After all, it is not our judgment, but, instead our mercy which serves to align us with God. The parable of the weeds is a call for patience and forgiveness. And every pardon of ours, every refusal to pull out someone like a weed from this earth, gives us common cause with all those holy spiritual forces who aim for nothing to be lost, who scatter the seed of God on every sort of ground, and look not to the weeding, but to the harvest.

And it is one thing to reckon with this as individuals, but we also reckon with how we live as communities, especially as Christian ones in the here and now at St. Thomas Church, we who have been pursuing this calling together for almost two hundred years. One could say that the parable is presenting us with two visions of parish life for us to consider as we step into the future for another era.
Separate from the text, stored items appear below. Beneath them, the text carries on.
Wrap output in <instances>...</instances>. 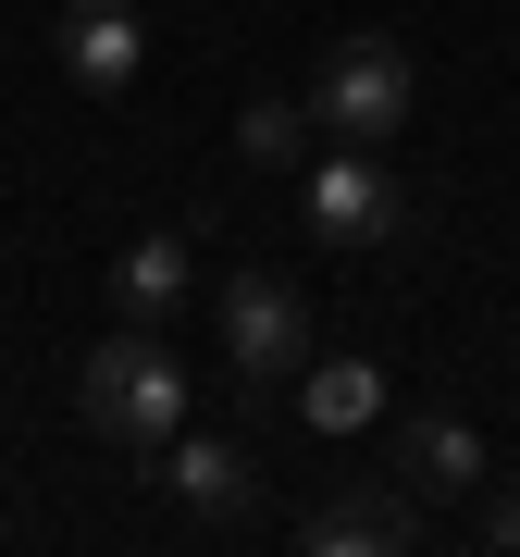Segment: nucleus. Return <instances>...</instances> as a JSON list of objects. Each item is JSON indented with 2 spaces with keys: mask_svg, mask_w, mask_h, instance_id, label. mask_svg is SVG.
Here are the masks:
<instances>
[{
  "mask_svg": "<svg viewBox=\"0 0 520 557\" xmlns=\"http://www.w3.org/2000/svg\"><path fill=\"white\" fill-rule=\"evenodd\" d=\"M75 409H87V434L149 446V458L186 434V372H174V347H161V322H124V335H100L75 359Z\"/></svg>",
  "mask_w": 520,
  "mask_h": 557,
  "instance_id": "f257e3e1",
  "label": "nucleus"
},
{
  "mask_svg": "<svg viewBox=\"0 0 520 557\" xmlns=\"http://www.w3.org/2000/svg\"><path fill=\"white\" fill-rule=\"evenodd\" d=\"M298 223H310V248H384L409 223V186L384 174V149H322V161H298Z\"/></svg>",
  "mask_w": 520,
  "mask_h": 557,
  "instance_id": "f03ea898",
  "label": "nucleus"
},
{
  "mask_svg": "<svg viewBox=\"0 0 520 557\" xmlns=\"http://www.w3.org/2000/svg\"><path fill=\"white\" fill-rule=\"evenodd\" d=\"M409 100H421V75H409L397 38H335V50H322V75H310V124H335V137H360V149L397 137Z\"/></svg>",
  "mask_w": 520,
  "mask_h": 557,
  "instance_id": "7ed1b4c3",
  "label": "nucleus"
},
{
  "mask_svg": "<svg viewBox=\"0 0 520 557\" xmlns=\"http://www.w3.org/2000/svg\"><path fill=\"white\" fill-rule=\"evenodd\" d=\"M223 359H236V384L310 372V310H298L285 273H236V285H223Z\"/></svg>",
  "mask_w": 520,
  "mask_h": 557,
  "instance_id": "20e7f679",
  "label": "nucleus"
},
{
  "mask_svg": "<svg viewBox=\"0 0 520 557\" xmlns=\"http://www.w3.org/2000/svg\"><path fill=\"white\" fill-rule=\"evenodd\" d=\"M50 50H62V75H75L87 100H112V87L149 75V13H137V0H62Z\"/></svg>",
  "mask_w": 520,
  "mask_h": 557,
  "instance_id": "39448f33",
  "label": "nucleus"
},
{
  "mask_svg": "<svg viewBox=\"0 0 520 557\" xmlns=\"http://www.w3.org/2000/svg\"><path fill=\"white\" fill-rule=\"evenodd\" d=\"M298 533H310L322 557H397V545L421 533V496H409V483H347V496H322Z\"/></svg>",
  "mask_w": 520,
  "mask_h": 557,
  "instance_id": "423d86ee",
  "label": "nucleus"
},
{
  "mask_svg": "<svg viewBox=\"0 0 520 557\" xmlns=\"http://www.w3.org/2000/svg\"><path fill=\"white\" fill-rule=\"evenodd\" d=\"M161 483H174L199 520H248L260 508V458L236 434H174V446H161Z\"/></svg>",
  "mask_w": 520,
  "mask_h": 557,
  "instance_id": "0eeeda50",
  "label": "nucleus"
},
{
  "mask_svg": "<svg viewBox=\"0 0 520 557\" xmlns=\"http://www.w3.org/2000/svg\"><path fill=\"white\" fill-rule=\"evenodd\" d=\"M397 483H409V496H471V483H483V434L459 409H409L397 421Z\"/></svg>",
  "mask_w": 520,
  "mask_h": 557,
  "instance_id": "6e6552de",
  "label": "nucleus"
},
{
  "mask_svg": "<svg viewBox=\"0 0 520 557\" xmlns=\"http://www.w3.org/2000/svg\"><path fill=\"white\" fill-rule=\"evenodd\" d=\"M112 298H124V322H174V298H186V248L174 236H137L112 260Z\"/></svg>",
  "mask_w": 520,
  "mask_h": 557,
  "instance_id": "1a4fd4ad",
  "label": "nucleus"
},
{
  "mask_svg": "<svg viewBox=\"0 0 520 557\" xmlns=\"http://www.w3.org/2000/svg\"><path fill=\"white\" fill-rule=\"evenodd\" d=\"M298 409L322 421V434H360V421L384 409V372H372V359H322V372L298 384Z\"/></svg>",
  "mask_w": 520,
  "mask_h": 557,
  "instance_id": "9d476101",
  "label": "nucleus"
},
{
  "mask_svg": "<svg viewBox=\"0 0 520 557\" xmlns=\"http://www.w3.org/2000/svg\"><path fill=\"white\" fill-rule=\"evenodd\" d=\"M236 149H248V174H298V161H310V100H248L236 112Z\"/></svg>",
  "mask_w": 520,
  "mask_h": 557,
  "instance_id": "9b49d317",
  "label": "nucleus"
},
{
  "mask_svg": "<svg viewBox=\"0 0 520 557\" xmlns=\"http://www.w3.org/2000/svg\"><path fill=\"white\" fill-rule=\"evenodd\" d=\"M483 545H520V496H483Z\"/></svg>",
  "mask_w": 520,
  "mask_h": 557,
  "instance_id": "f8f14e48",
  "label": "nucleus"
}]
</instances>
On the one hand are the weeding parishes, those wanting to identify, sort out, and burn the weeds. And on the other hand are those parishes who live alongside the weeds, manifesting forgiveness and patience, honoring the fact that on any given day any one of the longest serving members might be a weed, too!

You can tell which vision Jesus prefers. At the same time I recognize how difficult it is. It is a life with a holy logic and wisdom that looks to many like foolishness and naivete. And yet, for those with eyes to see and ears to hear, it is the Way, the Truth, and the Life.

And so it is in this place and this time at St. Thomas, where we find ourselves at our Bicentennial ever expanding beyond these walls into hands and homes around the world, new relationship and connections that we can barely predict, we pray to God for the strength and patience and endurance to live out God’s mercy in every field in which we toil, especially this field of St. Thomas which we share. So that as we set our course for the next two hundred years, God the true judge might save us from our judgments, and from fear that overwhelms the better angels of the harvest, giving us the courage to have open doors and open hearts, making room and making way for God to love the world to life.